***
Arms closed around him.
Somebody grappled and kicked, pulling and pushing with intent desperation.
The water suddenly dropped away from his head, and he gasped through the smoke and dust, struggling to stay above the splashing froth.
"Rolf! It's me! Stop fighting!"
Kitna kicked repeatedly between breaths, keeping them both up.
It took several gasps for reality to return, albeit fuzzily.
"How the hell did you find me?"
Soaking, shivering, eyeing the nearby patches of fire warily, and rising and falling with the rolling waters around her shoulders, she gave him a mock glare. "I'm just awesome like that, duh."
He laughed between shivers, wincing against his horribly pained ribs.
Looking around in confusion at the muted grey Stonework in various stages of collapse all around, he touched his face. "I lost my contacts… and my cell…"
"Me too. Come on," she groaned, exhausted. "We've got to get out of the water."
A distant rumble hinted at secondary explosions somewhere nearby.

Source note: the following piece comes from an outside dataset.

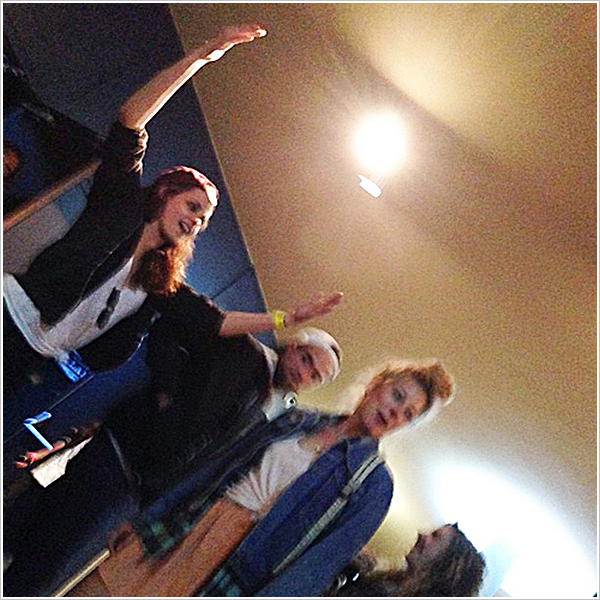 Candid  |            Robsten & Co se trouvant au concert des Crystal Castles à Los Angeles.     26'04'2013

Swimming for a nearby pillar, they gripped the cold stone with agonized relief.
"Look out!" someone shouted - a distant fellow survivor in the water.
Another massive wave rolled in. He tried to get away from the pillar in time, but the force slammed him up against the hard stone. A painful fire and a physical crack seemed to resound in his arm.

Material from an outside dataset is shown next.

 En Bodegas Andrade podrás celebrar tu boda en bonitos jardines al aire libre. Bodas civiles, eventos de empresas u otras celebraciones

He saved his scream of pain until after the wave passed and smoky air rushed around his face once more. Grunting as he splashed toward safety, he tried to favor his arm, now only a half-capable mass of agony and mangled flesh.
She swam back to the pillar in the lilting waves. "Come on. Up." She seemed even more tired than him.
Gripping the rough handholds with his one good hand, keeping his broken arm pressed up against his body, he pulled up with all his might. She held onto another handhold, and they inched up together, supporting each other.
Another rumble shook the Stonework. Something across the gap above crashed and shifted. An entire building toppled into the water with a deafening reverberation.
"Come on," she said again, panting. "Up, up…"
His whole body torn with pain, he gripped the edge of the street proper. They angled up together, falling on the sun-warmed stone just as the next big wave slapped at their feet, splattering them as one final taunt.
She laughed weakly, falling prone.
The street sat in curious silence, free of crowds for the first time since it was built. A few bodies littered the sea-swept corners. Fires burned at random. Many of the buildings around had collapsed, giving the area a strange openness.
He staggered to his feet, ignoring his cracking right knee and broken arm. He pulled at Kitna, lifting her up against his good shoulder.
Her bare skin felt slick and warm against his, and the tattered remains of her shirt dripped blood.
"You're hurt…"
"Yuh. Where to, captain?"
"That way," he said, looking east. The still-standing structures in the distance seemed oddly blurry. He blinked a few times, but they did not clear. He set his jaw as he realized just how much the world had denied him - he didn't even know his own body. He'd never had the chance. "I'm near-sighted…"
She laughed weakly again, and they staggered forward a few steps.
She pulled downward listlessly. "I need a rest."
A roar in the distance began growing louder; far different from the rage of the sea or the ferocity of the explosion - and far more dangerous. He knew that sound well. "We have to keep going. We can still make it… somehow…"
"I'll make you a deal," she panted, holding her shirt-covered side. "I'll tell you our plan if you tell me you yours. Nobody can hear us anyway, right? First normal private conversation in our entire lives, and all we had to do was blow it all up…"
Worried, he sank to his good knee. "Fine. What's your plan?"
"You're going to have to deal with it," she apologized. "A bigger version of what we ended up having time for."
"A bigger version?"
"It's on a dead man's switch. I don't know who it's linked to. It's mostly in place, but we didn't have the time or the sentiment or the…" She paused for a long, pained blink. "It'll go off if that person's vitals stop."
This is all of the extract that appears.